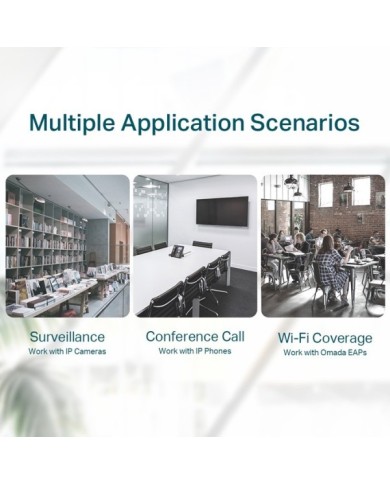 Multiple Application Scenarios

Surveillance
Work with IP Cameras

Conference Call
Work with IP Phones

Wi-Fi Coverage
Work with Omada EAPs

THE PROBLEM
The pictures in the listing above are to be dropped, and everything else reproduced exactly.

TASK SOLUTION
 Multiple Application Scenarios

Surveillance
Work with IP Cameras

Conference Call
Work with IP Phones

Wi-Fi Coverage
Work with Omada EAPs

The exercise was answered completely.